Może tak, ja się śmierci nie boję. Nie to, ze jestem jakiś chojrak wielki czy inne bóstwo z amerykańskiego filmu.
Nie wierze w boga, niebo, piekło czy Harrego Pott... tzn Kryszne (tak to się pisze?). , że to życie jest jedynym które mam i staram się je zagospodarować najlepiej jak umiem.
Po śmierci moje zwłoki trafią albo na oddział transplantologii, albo do prosektorium aby studenci medycyny mogli się czegoś nauczyć. Mając świadomośc tego jak żyje i co się stanie po mojej śmierci mogę codziennie rano wstawać z łóżka i nie bać się niczego.
  • 0

#104

Seroslav.
  • Postów: 213
  • Tematów: 17
  • Płeć:Mężczyzna
Reputacja neutralna
Reputacja

Napisano

Możemy sobie tak dyskutować w nieskończoność bo i tak się nie dowiemy kto miał rację dopóki nie umrzemy.

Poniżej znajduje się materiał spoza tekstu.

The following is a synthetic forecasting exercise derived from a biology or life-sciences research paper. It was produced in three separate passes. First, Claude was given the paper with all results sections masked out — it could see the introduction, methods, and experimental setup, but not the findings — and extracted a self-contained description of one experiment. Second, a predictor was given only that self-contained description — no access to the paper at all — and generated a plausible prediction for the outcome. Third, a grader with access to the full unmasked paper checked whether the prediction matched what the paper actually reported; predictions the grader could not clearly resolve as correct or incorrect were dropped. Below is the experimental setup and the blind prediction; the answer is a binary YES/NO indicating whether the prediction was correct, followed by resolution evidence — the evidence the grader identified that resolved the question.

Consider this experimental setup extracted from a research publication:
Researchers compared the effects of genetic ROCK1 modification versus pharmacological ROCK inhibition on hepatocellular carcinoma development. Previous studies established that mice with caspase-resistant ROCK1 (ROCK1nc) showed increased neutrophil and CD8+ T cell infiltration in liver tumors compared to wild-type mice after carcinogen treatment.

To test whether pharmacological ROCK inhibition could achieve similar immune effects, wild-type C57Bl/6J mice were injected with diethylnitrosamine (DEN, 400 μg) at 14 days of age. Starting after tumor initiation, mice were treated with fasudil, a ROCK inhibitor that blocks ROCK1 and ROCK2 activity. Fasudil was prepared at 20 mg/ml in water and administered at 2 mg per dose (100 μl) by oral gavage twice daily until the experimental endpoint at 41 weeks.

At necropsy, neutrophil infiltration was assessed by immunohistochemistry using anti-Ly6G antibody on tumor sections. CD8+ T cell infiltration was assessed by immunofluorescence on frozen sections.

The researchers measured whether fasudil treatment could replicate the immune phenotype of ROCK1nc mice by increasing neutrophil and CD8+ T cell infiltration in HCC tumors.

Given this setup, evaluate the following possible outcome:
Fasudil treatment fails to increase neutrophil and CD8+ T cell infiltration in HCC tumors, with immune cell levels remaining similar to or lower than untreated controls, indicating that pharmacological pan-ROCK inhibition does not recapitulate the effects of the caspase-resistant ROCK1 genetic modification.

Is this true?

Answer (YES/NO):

A ja sądzę, że są osoby w pełni pewne tego co jest po śmierci i do tego mające rację w swoich sądach. Stąd wg mnie można przed śmiercią do tego dojść, chodź nie jest to łatwe oczywiście. :)

Gdyby ci umierający widzieli czy czuli to samo byłoby okej, ale dlaczego każda wizja jest kompletnie inna? To tylko przemawia na korzyść tych, którzy twierdzą, że to jedynie wytwór umierającego mózgu.


A wg mnie np. to świadczy o tym, że ludzie są inni.

Skoro rodzimy się inni, inaczej żyjemy, inaczej widzimy te same rzeczy, mamy inne doświadczenia i myśli, czemu na Boga mielibyśmy nagle mieć taką samą śmierć???? :o

Są tysiące teorii, i w miarę jak zapoznaję się z kolejnymi wszystkie dotąd poznane tracą na wiarygodności.


Ja szukając Prawdy nie nastawiam się na różnice tylko na części wspólne i powtarzające się i to też polecam. Bo jest bardzo wiele części wspólnych, a kilka się wręcz powtarza wszędzie i to jest baza na której można i warto budować swój światopogląd. I tak naprawdę nie trzeba wiele więcej niż te parę prawd :)

Uważam, że jeśli którakolwiek wersja zakładająca istnienie Boga okaże się prawdziwa, Bóg nie powinien się na mnie wkurzać, że nie poszłam akurat tą dobrą drogą.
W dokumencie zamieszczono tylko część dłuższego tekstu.